Clinical Trials Registration
Keywords: Neisseria gonorrhoeae, ciprofloxacin, antimicrobial resistance, serine 91, gyrase A gene
Resistance-guided treatment of N. gonorrhoeae infections with single-dose oral ciprofloxacin was highly efficacious. In this clinical study 100% (95% 1-sided confidence interval, 97.5–100%) of 117 infections among 106 evaluable subjects were successfully treated using single-dose oral ciprofloxacin.

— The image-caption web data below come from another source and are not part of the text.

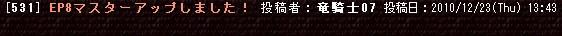 い2m23d_150915203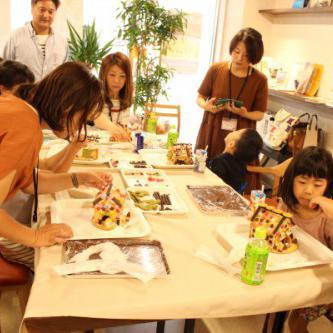 第7回 HKワークショップ『お菓子の家づくり』【終了】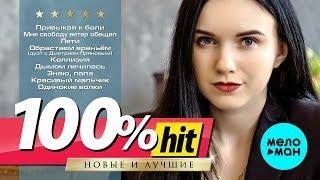 Инна Вальтер - 100% хит - новые и лучшие песни
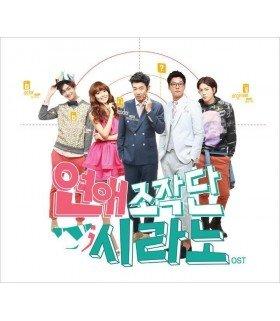 Cyrano Agency (연애조작단 : 시라노) OST (tvN Drama) (édition coréenne)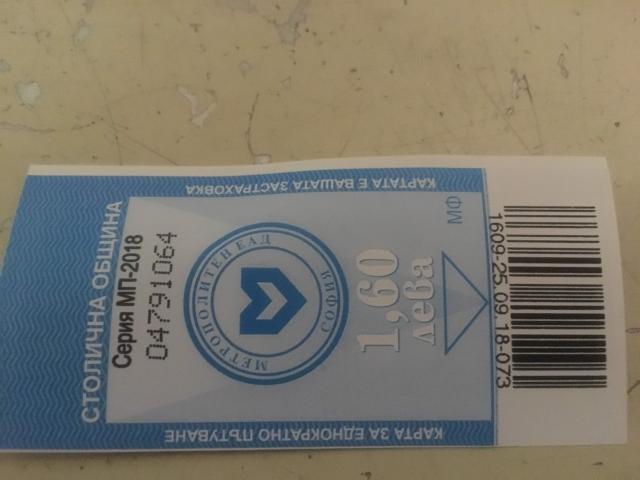 【写真】ソフィア地下鉄のチケットは1.6レフ102円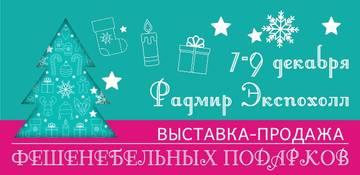 http://sh.uploads.ru/t/yPcqV.jpg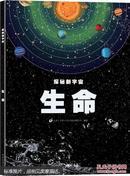 正版图书 探秘新宇宙:生命 (请放心选购!)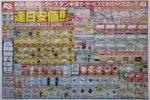 ケーズデンキ チラシ発行日:2014/8/9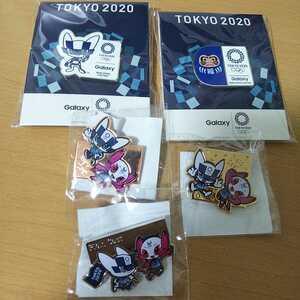 東京オリンピック2020 ボランティア参加者限定 貴重なフィールドキャストピンバッジ 金銀銅3個 企業コラボ GALAXY 非売品・新品未開封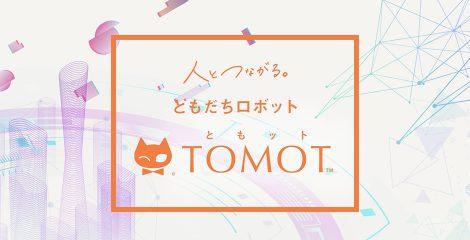AI・ロボット・IoTブランド「TOMOT」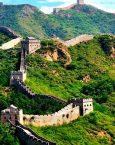 ¿Qué significa soñar con la Muralla China?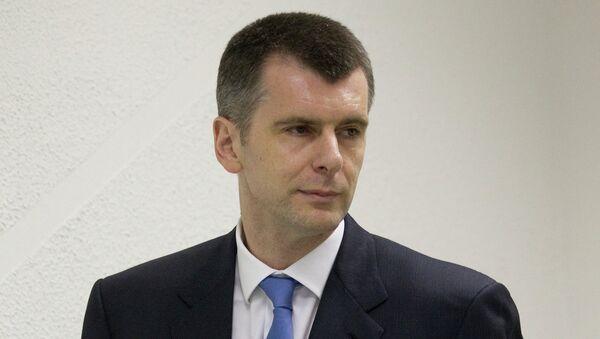 М.Прохоров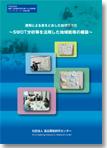 2012/11/01 16:52/【テキスト紹介】農商工等連携に関する戦略構想の策定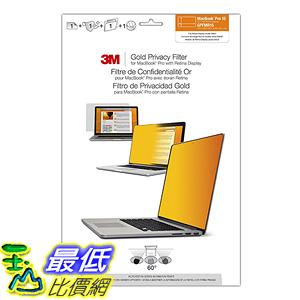 [美國直購] 3M GPFMR15 金色  34.8*22.8cm  螢幕防窺片 Privacy Filter for Apple MacBook Pro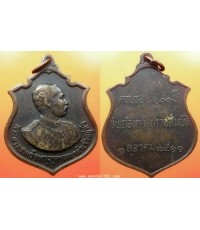 พระเครื่อง เหรียญรัชกาลที่ 5 ที่ระลึกครบรอบ 100 ปี วันเถลิงถวัลยราชสมบัติ วันที่ 1 ตุลาคม 2511 เนื้อ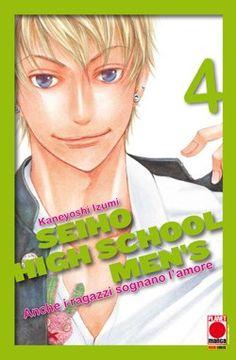 Shoujo, High School, Fictional Characters, Grammar School, High Schools, Fantasy Characters, Secondary School, Middle School
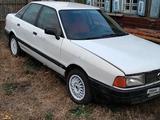 Audi 80 1989 года за 500 000 тг. в Петропавловск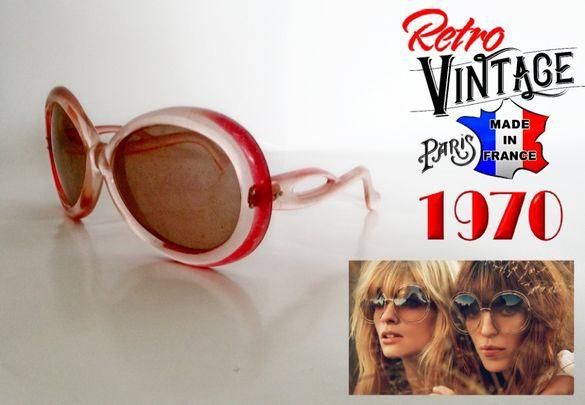 Френски големи слънчеви очила от 1970-те
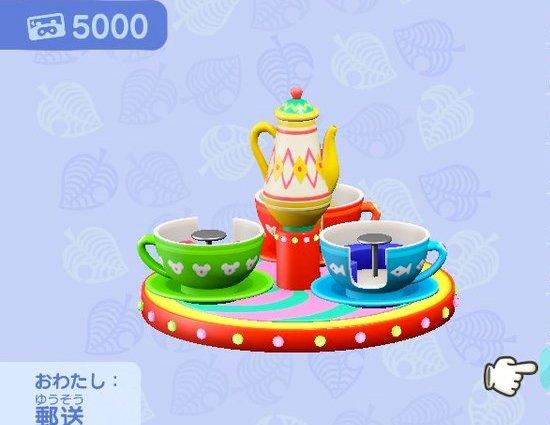 コーヒーカップ3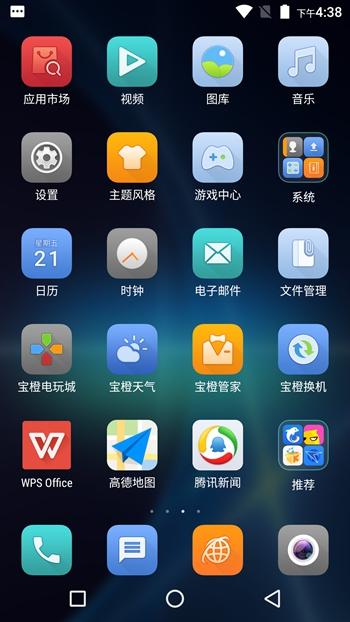 Screenshot_20170721-163823.jpg
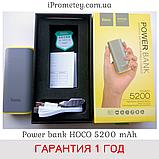 Power Bank 5200mAh + фонарик Оригинал! + ГАРАНТИЯ 6 месяцев! Hoco B21 XiaoNai Внешний аккумулятор, фото 4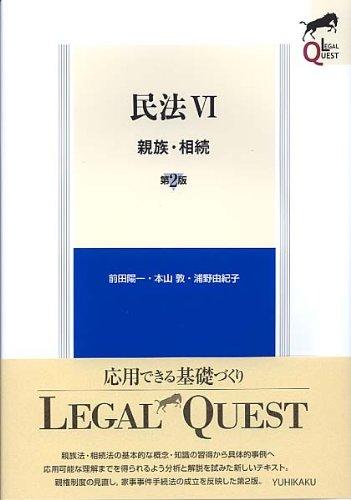 民法6 親族・相続 第2版 (LEGAL QUEST)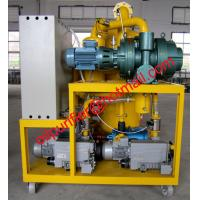Buy cheap Hot Power transformer oil filtration equipment,insulation oil dehydrating and degassing equipment,manufacturer,factory from wholesalers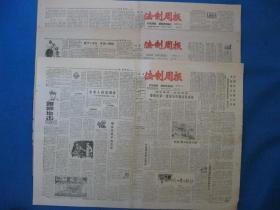 1986年法制周报 1986年8月5日19日26日报纸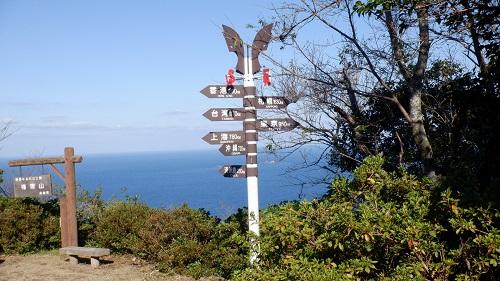 権現山周辺スポットへの距離が書かれた案内看板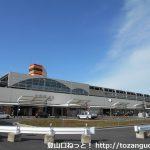 太田駅(東武伊勢崎線・桐生線・小泉線)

Increasing antimicrobial resistance is a public health emergency [1]. In many countries more than 5% of Neisseria gonorrhoeae are resistant to extended-spectrum cephalosporins, the last available class of effective antimicrobial therapy [2, 3]. The treatment of antimicrobial-resistant N. gonorrhoeae infections can result in clinical treatment failure, clinical complications, and the subsequent transmission of antimicrobial-resistant organisms [4, 5]. Resistance may actually be perpetuated by the frequent screening and treatment of those with N. gonorrhoeae infections [6, 7]. Reducing therapy with a single recommended class of antibiotics and treating with different efficacious classes of antibiotics might be a novel strategy to decrease the selection pressure for resistance and slow its continued emergence [8–10]. The US Centers for Disease Control and Prevention’s (CDC’s) current recommended therapy, ceftriaxone 250 mg plus azithromycin 1 g, requires an intramuscular injection, which can cause patient discomfort and often an additional clinical visit for administration [11]. An additional effective oral therapy would be highly advantageous. Oral therapy may also facilitate partner treatment and treatment in nonclinical settings [12].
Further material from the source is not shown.